Place every line of the material below into a JSON list of strings, one string per line, and leave out blank lines.

(Excerpts from a spatial reasoning dataset)
..........
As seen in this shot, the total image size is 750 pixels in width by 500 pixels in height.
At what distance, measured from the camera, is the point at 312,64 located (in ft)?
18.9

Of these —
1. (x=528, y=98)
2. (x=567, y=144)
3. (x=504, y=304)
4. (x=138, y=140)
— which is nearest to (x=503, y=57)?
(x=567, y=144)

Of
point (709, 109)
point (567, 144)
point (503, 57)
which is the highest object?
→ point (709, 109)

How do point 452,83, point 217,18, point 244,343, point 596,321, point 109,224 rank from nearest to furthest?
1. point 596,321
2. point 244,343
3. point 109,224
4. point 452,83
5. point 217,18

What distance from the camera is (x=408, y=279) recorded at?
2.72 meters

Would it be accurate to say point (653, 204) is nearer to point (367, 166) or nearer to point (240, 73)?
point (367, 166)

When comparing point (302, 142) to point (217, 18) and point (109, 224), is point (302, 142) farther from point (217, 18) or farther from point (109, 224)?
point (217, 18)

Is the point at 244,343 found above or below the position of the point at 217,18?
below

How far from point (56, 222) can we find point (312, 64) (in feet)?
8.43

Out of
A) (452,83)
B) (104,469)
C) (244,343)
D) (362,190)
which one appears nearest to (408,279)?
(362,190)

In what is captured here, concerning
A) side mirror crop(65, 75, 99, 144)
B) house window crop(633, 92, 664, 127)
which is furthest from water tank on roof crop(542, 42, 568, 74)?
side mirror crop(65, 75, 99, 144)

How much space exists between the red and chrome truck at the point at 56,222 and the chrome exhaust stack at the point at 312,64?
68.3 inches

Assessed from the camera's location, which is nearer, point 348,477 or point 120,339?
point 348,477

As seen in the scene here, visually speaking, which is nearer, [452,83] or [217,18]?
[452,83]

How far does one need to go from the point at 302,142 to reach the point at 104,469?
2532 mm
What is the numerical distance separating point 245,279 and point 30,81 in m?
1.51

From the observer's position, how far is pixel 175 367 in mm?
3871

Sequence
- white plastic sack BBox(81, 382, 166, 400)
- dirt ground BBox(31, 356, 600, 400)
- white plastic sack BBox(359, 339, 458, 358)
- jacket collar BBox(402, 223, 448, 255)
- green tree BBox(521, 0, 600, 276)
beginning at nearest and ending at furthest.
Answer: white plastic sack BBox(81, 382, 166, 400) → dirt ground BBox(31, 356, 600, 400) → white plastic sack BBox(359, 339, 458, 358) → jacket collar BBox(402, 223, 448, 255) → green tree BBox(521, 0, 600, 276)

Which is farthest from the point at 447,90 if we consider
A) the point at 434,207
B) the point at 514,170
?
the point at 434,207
..........
● Response below:
[
  "As seen in this shot, the total image size is 750 pixels in width by 500 pixels in height.",
  "At what distance, measured from the camera, is the point at 312,64 located (in ft)?",
  "18.9",
  "Of these —",
  "1. (x=528, y=98)",
  "2. (x=567, y=144)",
  "3. (x=504, y=304)",
  "4. (x=138, y=140)",
  "— which is nearest to (x=503, y=57)?",
  "(x=567, y=144)",
  "Of",
  "point (709, 109)",
  "point (567, 144)",
  "point (503, 57)",
  "which is the highest object?",
  "→ point (709, 109)",
  "How do point 452,83, point 217,18, point 244,343, point 596,321, point 109,224 rank from nearest to furthest?",
  "1. point 596,321",
  "2. point 244,343",
  "3. point 109,224",
  "4. point 452,83",
  "5. point 217,18",
  "What distance from the camera is (x=408, y=279) recorded at?",
  "2.72 meters",
  "Would it be accurate to say point (653, 204) is nearer to point (367, 166) or nearer to point (240, 73)?",
  "point (367, 166)",
  "When comparing point (302, 142) to point (217, 18) and point (109, 224), is point (302, 142) farther from point (217, 18) or farther from point (109, 224)?",
  "point (217, 18)",
  "Is the point at 244,343 found above or below the position of the point at 217,18?",
  "below",
  "How far from point (56, 222) can we find point (312, 64) (in feet)?",
  "8.43",
  "Out of",
  "A) (452,83)",
  "B) (104,469)",
  "C) (244,343)",
  "D) (362,190)",
  "which one appears nearest to (408,279)?",
  "(362,190)",
  "In what is captured here, concerning",
  "A) side mirror crop(65, 75, 99, 144)",
  "B) house window crop(633, 92, 664, 127)",
  "which is furthest from water tank on roof crop(542, 42, 568, 74)?",
  "side mirror crop(65, 75, 99, 144)",
  "How much space exists between the red and chrome truck at the point at 56,222 and the chrome exhaust stack at the point at 312,64?",
  "68.3 inches",
  "Assessed from the camera's location, which is nearer, point 348,477 or point 120,339?",
  "point 348,477",
  "As seen in the scene here, visually speaking, which is nearer, [452,83] or [217,18]?",
  "[452,83]",
  "How far does one need to go from the point at 302,142 to reach the point at 104,469?",
  "2532 mm",
  "What is the numerical distance separating point 245,279 and point 30,81 in m?",
  "1.51",
  "From the observer's position, how far is pixel 175 367 in mm?",
  "3871",
  "Sequence",
  "- white plastic sack BBox(81, 382, 166, 400)",
  "- dirt ground BBox(31, 356, 600, 400)",
  "- white plastic sack BBox(359, 339, 458, 358)",
  "- jacket collar BBox(402, 223, 448, 255)",
  "- green tree BBox(521, 0, 600, 276)",
  "beginning at nearest and ending at furthest.",
  "Answer: white plastic sack BBox(81, 382, 166, 400) → dirt ground BBox(31, 356, 600, 400) → white plastic sack BBox(359, 339, 458, 358) → jacket collar BBox(402, 223, 448, 255) → green tree BBox(521, 0, 600, 276)",
  "Which is farthest from the point at 447,90 if we consider",
  "A) the point at 434,207",
  "B) the point at 514,170",
  "?",
  "the point at 434,207"
]